Wäre mein Name Helene… Nein, von vorne, tatsächlich gleicht nicht nur das Verhältnis Frau – Mann (dazu bald mehr), sondern auch das der familiären Strukturen den Zuständen des 18. Jahrhunderts. Wir leben in einer Vetternwirtschaft und merken es nicht mal. Wäre mein Name also Helene Hegemann, hätte ich zwar ein fest geschnürtes Päckchen psychischer Problemchen, aber auch einen gewaltigen Karrierevorsprung. Mein Papa wäre dann Carl Hegemann und ich müsste niemals eine Stunde vor Vorstellungsbeginn in der Volksbühne rumstehen, sondern hätte immer freien Eintritt, weil mein Papa mal Chefdramaturg war. Mein Umzug nach Berlin hätte zwei Jahre früher stattgefunden und statt Abitur zu machen, hätte ich unzählige Latte Machiatos mit lactosefreier Milch in der Volksbühnenkantine getrunken.
Die Frage, wieviel Anteil Talent, prozentual gesehen, vererblich ist, wage ich nicht zu beantworten (dafür war ich im Biopflichtleistungskurs nicht aufmerksam genug). Neidlos gestehe ich hingegen, dass Helene durchaus schriftstellerisches Talent hat und hätte sie es nicht, hätte sie ja immer noch den Papa-Bonus und der ist in der Stadt der Kreativschaffenden schon ziemlich wertvoll.
Hieße ich hingegen, sagen wir, Annette, dann wäre meine Mama Schriftstellerin. Kinderbuchautorin. Anders als das bei Helene der Fall ist, kenne ich Annette wirklich (und nicht nur auf Facebookbasis!). Annette wirkt auf den ersten Blick sehr sympatisch. Sie hat viel zu erzählen, von ihren diversen Engagements am Theater und ihren hochgegriffenen Zukunftsplänen, die aber bei genauerer Betrachtung, nämlich unter Berücksichtigung ihres familiären Hintergrunds, gar nicht so hochgegriffen sind. Ihre Mama ist eine ebenfalls sehr sympatische Person (Auf den ersten Blick? Ich weiß es nicht), die voller Enthusiasmus von ihrem neuen Buch erzählt, in dem es ungefähr um ein kleines Mädchen geht, dass sich einen Hühnerstall von innen ansieht. Mein erster Gedanke: Toll! Meine Mama macht leider nichts auch nur ansatzweise Spannendes. Mein Papa auch nicht.

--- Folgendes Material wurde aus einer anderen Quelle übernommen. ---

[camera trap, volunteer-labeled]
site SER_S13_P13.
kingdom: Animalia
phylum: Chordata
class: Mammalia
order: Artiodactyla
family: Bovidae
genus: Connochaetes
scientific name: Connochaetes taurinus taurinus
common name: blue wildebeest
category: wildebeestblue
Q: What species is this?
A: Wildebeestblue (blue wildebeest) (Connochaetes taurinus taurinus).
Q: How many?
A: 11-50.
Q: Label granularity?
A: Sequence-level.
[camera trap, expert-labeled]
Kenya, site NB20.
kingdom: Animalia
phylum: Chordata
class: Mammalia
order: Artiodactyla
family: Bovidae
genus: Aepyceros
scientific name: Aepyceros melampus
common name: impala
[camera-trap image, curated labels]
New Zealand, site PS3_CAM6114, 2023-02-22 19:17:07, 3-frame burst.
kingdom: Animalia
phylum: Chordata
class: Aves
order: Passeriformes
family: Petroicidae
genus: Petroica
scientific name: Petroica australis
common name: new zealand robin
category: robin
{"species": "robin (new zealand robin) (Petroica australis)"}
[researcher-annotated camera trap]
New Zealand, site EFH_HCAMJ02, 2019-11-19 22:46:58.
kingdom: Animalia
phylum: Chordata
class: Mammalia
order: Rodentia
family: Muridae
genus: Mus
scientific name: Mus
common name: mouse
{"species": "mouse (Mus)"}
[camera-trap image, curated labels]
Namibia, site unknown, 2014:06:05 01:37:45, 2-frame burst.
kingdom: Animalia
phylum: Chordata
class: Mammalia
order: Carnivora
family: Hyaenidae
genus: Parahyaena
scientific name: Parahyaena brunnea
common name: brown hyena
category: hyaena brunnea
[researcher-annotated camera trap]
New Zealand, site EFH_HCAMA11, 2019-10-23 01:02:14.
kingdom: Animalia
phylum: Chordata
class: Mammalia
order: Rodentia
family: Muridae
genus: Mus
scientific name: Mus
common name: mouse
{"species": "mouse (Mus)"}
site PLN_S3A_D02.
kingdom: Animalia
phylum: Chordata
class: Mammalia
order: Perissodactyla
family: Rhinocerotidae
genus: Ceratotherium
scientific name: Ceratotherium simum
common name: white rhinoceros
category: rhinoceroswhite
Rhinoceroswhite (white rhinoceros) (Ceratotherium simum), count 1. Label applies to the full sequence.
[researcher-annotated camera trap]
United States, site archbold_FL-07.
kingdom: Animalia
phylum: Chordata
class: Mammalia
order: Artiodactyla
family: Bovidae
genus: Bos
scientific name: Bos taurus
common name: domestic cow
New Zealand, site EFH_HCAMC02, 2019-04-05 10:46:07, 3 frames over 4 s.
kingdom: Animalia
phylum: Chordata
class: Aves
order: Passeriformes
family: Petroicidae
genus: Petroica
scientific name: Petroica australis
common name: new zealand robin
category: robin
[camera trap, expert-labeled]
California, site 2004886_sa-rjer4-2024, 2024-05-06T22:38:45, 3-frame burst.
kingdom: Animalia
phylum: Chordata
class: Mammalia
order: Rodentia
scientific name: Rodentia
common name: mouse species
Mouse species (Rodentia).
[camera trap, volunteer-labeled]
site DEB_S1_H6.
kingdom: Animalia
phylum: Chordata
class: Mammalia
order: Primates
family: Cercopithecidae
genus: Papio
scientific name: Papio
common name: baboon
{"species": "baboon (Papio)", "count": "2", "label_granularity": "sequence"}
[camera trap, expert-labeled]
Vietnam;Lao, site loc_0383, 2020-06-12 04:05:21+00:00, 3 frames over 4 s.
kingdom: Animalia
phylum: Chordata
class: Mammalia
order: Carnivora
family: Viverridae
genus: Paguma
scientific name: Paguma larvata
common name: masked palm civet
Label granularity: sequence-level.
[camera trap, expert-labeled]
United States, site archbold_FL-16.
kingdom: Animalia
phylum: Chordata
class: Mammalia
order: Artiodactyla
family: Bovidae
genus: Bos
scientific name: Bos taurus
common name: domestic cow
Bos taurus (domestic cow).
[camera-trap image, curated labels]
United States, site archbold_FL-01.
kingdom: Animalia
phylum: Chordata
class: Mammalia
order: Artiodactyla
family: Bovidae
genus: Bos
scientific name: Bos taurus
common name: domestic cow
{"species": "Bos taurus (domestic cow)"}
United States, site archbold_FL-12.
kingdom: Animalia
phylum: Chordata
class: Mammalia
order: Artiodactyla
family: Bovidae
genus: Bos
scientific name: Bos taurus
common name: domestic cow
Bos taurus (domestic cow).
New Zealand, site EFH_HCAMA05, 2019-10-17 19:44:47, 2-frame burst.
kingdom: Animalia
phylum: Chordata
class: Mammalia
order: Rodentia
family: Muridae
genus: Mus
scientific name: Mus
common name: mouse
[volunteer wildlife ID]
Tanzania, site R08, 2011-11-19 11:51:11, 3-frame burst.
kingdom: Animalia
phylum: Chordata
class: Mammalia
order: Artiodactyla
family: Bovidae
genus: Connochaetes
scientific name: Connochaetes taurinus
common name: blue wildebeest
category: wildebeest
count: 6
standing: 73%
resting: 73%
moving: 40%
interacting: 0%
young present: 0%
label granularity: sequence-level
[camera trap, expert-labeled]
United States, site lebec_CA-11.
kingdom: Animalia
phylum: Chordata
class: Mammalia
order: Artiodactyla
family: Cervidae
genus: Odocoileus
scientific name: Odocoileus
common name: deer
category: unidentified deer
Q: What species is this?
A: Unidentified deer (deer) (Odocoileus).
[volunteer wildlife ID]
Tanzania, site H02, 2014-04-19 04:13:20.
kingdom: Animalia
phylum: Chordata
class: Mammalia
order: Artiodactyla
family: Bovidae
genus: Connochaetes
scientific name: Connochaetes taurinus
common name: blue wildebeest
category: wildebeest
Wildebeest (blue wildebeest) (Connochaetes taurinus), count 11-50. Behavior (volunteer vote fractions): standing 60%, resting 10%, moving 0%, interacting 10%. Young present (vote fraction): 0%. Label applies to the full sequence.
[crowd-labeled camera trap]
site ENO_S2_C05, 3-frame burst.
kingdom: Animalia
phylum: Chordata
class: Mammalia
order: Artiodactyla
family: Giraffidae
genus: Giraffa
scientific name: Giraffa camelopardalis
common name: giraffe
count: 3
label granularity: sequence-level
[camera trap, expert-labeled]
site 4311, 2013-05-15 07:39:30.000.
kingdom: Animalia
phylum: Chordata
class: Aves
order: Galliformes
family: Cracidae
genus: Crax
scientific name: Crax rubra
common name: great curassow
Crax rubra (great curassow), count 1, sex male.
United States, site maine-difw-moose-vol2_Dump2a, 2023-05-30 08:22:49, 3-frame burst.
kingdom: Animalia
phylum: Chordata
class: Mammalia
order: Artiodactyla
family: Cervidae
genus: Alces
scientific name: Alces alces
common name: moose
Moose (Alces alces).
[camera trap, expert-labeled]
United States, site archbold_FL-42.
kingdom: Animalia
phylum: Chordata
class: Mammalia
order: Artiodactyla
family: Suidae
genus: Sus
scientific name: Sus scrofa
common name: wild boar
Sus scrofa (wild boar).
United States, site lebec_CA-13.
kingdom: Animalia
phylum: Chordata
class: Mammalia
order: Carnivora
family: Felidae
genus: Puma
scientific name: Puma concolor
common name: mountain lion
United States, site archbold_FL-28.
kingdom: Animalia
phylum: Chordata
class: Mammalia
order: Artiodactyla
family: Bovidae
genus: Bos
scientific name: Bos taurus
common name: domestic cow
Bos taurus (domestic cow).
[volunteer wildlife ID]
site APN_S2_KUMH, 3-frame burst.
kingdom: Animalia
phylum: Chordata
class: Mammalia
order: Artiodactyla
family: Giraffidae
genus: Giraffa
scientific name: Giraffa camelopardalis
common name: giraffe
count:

Man muss aber auch sagen, dass Annette die Angewohnheit hat, sich mitten im Gespräch einfach abzuwenden. Man monologisiert dann einfach weiter, um früher oder später festzustellen, dass man tatsächlich nur noch mit sich selbst spricht. Zu Anfang fand ich das nicht weiter schlimm, denn der Individualismus ist ja ein hochgelobte Errungenschaft unserer Generation. Bis ich feststellte, dass es sich nicht um einen einmaligen Fauxpas ihrerseits handelte. An dieser Stelle möchte ich gerne sagen: Meine Eltern sind toll. Sie haben mir wenigstens Manieren beigebracht.